More African culture can be seen in the release date of the movie. Originally, the movie was intended to be released on November 2017, but got moved to February 2018 to acknowledge black history month. In the movie, there are multiple references to African American culture. The Washington posts helps us understand the most funniest culture reference in the movie. Princess Shuri sarcastically screamed “what are those” to her newly throned brother, T’Challa. It was not just a funny reference to the black social media, but it also was a break from the superhero seriousness and a sign that Black Panther was not afraid to touch on its African American sophistication.When I first went out of my way to watch the film I was amazed by the portrayal of the futuristic land of Wakanda. If you didn’t know it, you’d think that you could buy a one way ticket to Wakanda, but unfortunately this Utopian African nation isn’t real. Travel Noire, a credible website, tells us that a majority of the filming took place in Atlanta, Georgia at Pinewood Studios. Pinewood Studios isn’t a new filming location for the producers considering a large number of Marvel productions have been filmed there. The cast and crew of Black Panther also filmed at Tyler Perry’s Studios. He announced that they were the first to film on his new soundstages.

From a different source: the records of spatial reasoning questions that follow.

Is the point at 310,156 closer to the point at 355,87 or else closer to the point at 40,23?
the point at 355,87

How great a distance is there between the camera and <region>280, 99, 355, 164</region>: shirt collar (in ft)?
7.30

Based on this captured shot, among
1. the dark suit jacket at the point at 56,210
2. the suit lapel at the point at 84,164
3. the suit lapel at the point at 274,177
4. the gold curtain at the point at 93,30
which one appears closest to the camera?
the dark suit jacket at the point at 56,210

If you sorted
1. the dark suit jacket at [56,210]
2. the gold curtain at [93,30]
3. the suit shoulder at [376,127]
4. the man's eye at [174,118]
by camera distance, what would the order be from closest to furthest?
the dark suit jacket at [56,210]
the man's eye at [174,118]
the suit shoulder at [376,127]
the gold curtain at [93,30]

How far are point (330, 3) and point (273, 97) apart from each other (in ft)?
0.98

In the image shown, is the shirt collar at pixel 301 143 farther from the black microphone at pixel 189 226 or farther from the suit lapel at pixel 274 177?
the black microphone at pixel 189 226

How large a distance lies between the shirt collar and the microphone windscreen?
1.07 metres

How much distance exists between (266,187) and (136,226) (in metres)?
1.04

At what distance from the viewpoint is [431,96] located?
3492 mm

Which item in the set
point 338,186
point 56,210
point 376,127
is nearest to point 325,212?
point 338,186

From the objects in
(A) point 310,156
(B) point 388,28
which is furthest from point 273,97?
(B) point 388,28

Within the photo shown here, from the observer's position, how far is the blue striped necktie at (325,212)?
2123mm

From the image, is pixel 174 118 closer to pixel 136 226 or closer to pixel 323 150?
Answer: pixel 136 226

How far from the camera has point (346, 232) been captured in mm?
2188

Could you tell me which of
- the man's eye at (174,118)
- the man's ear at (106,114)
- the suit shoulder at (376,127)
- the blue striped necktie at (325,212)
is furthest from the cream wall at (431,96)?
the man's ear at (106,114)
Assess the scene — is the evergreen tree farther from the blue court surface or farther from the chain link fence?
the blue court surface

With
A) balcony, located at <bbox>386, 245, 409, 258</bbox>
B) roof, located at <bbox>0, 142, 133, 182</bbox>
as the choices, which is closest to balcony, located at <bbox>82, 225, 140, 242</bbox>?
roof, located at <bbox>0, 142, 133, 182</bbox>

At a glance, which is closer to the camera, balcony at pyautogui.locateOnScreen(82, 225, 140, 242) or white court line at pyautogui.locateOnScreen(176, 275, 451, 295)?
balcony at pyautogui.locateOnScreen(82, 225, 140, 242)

When we take into account all the things that have been mentioned, such as the casting, the production, the acting and the culture emphasis that has been poured into this movie it soon becomes apparent that this is more than just another Marvel film. It is a motion picture that will be remembered by others for decades. It makes you think why Marvel has waited so long to put out something so in tuned with its people and culture, something that can be among the highest starred movies. Coogler and his collaborators were able to bring in the right ingredients to really spice everything up. The fight scenes including the female Wakandan warriors were hair-raising; the car chase in Seoul, South Korea featuring T’Challa and Shuri were nothing but sweat invoking. And yes, at times Black Panther’s suit looked more animated than realistic and some of the fight scenes seemed to be more anarchic than fascinating, but no movie can be perfect and as a whole Black Panther had its mistakes but still kept the viewers wanting more.
It takes more than two hands to count how many Marvel films have been released. For the last few years we’ve had Guardians of the Galaxy, Ant Man and Thor: Ragnarok. These movies each had a comedic approach and elements that compelled the viewers to laugh. With Black Panther, Coogler drifted away from this approach and tried to make something more rooted, something more superior. It’s clear to see that he gave everything he got in order to achieve his aspiration. Given what a jaw-dropping film this is, it’s easy to see why Marvel waited so long.